= TASK DETAILS =
Print each line exactly, beginning with the one where "United States, site archbold_FL-07." appears and ending at the last line below.

[Stored items from a collection]
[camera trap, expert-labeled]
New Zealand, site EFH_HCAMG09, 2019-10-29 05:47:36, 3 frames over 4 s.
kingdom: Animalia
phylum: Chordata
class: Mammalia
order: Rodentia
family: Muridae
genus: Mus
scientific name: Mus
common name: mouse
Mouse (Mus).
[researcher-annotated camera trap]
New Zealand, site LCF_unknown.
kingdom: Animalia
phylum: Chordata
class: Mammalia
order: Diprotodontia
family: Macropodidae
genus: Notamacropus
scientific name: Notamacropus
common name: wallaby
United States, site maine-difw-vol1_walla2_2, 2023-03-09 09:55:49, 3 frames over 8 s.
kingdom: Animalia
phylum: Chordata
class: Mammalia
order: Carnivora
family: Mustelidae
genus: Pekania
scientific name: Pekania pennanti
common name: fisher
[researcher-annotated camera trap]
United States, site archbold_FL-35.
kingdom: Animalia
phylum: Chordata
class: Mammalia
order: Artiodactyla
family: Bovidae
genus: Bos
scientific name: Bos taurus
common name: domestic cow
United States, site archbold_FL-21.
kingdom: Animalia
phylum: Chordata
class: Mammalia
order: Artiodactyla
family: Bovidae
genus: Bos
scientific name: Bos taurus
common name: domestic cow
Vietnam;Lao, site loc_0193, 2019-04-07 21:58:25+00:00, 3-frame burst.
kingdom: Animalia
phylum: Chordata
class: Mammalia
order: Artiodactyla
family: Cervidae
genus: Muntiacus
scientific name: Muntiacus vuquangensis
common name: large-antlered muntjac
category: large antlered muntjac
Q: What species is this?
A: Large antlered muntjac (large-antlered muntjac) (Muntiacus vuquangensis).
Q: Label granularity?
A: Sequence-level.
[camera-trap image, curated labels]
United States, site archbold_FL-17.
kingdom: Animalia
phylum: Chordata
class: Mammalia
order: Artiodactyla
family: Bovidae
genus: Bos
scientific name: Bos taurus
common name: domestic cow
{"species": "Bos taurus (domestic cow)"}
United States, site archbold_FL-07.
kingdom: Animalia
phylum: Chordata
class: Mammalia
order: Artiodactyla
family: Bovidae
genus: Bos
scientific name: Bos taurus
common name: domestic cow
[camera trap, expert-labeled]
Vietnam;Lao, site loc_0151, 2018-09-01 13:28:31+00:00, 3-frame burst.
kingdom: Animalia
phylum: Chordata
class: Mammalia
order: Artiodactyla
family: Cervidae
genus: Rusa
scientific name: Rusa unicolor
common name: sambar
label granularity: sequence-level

= EXERCISE RESULT =
United States, site archbold_FL-07.
kingdom: Animalia
phylum: Chordata
class: Mammalia
order: Artiodactyla
family: Bovidae
genus: Bos
scientific name: Bos taurus
common name: domestic cow
[camera trap, expert-labeled]
Vietnam;Lao, site loc_0151, 2018-09-01 13:28:31+00:00, 3-frame burst.
kingdom: Animalia
phylum: Chordata
class: Mammalia
order: Artiodactyla
family: Cervidae
genus: Rusa
scientific name: Rusa unicolor
common name: sambar
label granularity: sequence-level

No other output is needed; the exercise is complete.